> _WRITTEN INSTRUCTION_
Please copy the data from the line with "From this captured" to the line with "How far away", reproducing each line without change.
## Begin MATERIAL PROVIDED
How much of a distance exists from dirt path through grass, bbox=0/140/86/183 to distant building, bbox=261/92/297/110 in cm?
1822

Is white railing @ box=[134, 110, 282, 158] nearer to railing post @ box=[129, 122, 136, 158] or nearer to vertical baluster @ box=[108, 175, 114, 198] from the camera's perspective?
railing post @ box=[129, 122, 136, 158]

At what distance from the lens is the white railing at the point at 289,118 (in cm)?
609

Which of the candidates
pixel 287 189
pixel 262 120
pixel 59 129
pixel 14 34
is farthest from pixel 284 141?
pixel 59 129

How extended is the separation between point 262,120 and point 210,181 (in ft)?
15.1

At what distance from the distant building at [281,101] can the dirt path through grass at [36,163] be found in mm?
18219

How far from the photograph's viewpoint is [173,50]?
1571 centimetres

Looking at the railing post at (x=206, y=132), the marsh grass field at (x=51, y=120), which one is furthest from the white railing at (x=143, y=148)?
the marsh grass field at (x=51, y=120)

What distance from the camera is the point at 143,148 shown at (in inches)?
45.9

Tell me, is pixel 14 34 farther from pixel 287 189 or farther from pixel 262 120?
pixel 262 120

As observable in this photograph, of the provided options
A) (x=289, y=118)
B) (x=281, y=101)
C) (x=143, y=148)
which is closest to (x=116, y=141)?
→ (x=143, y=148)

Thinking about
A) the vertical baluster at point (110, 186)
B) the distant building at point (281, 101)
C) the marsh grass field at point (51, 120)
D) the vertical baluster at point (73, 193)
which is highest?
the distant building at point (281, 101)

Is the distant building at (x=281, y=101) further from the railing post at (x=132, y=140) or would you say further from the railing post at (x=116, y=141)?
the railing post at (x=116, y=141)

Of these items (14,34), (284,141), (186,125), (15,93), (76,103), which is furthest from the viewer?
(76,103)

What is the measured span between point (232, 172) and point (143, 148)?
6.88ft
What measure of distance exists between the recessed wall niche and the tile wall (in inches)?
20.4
## End MATERIAL PROVIDED
## Begin MATERIAL PROVIDED
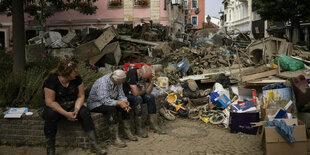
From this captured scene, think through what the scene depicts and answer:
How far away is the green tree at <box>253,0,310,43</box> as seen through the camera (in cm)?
## End MATERIAL PROVIDED
> _FULL OUTPUT_
From this captured scene, think through what the scene depicts and answer:
How far away is the green tree at <box>253,0,310,43</box> as seen through the camera (in cm)?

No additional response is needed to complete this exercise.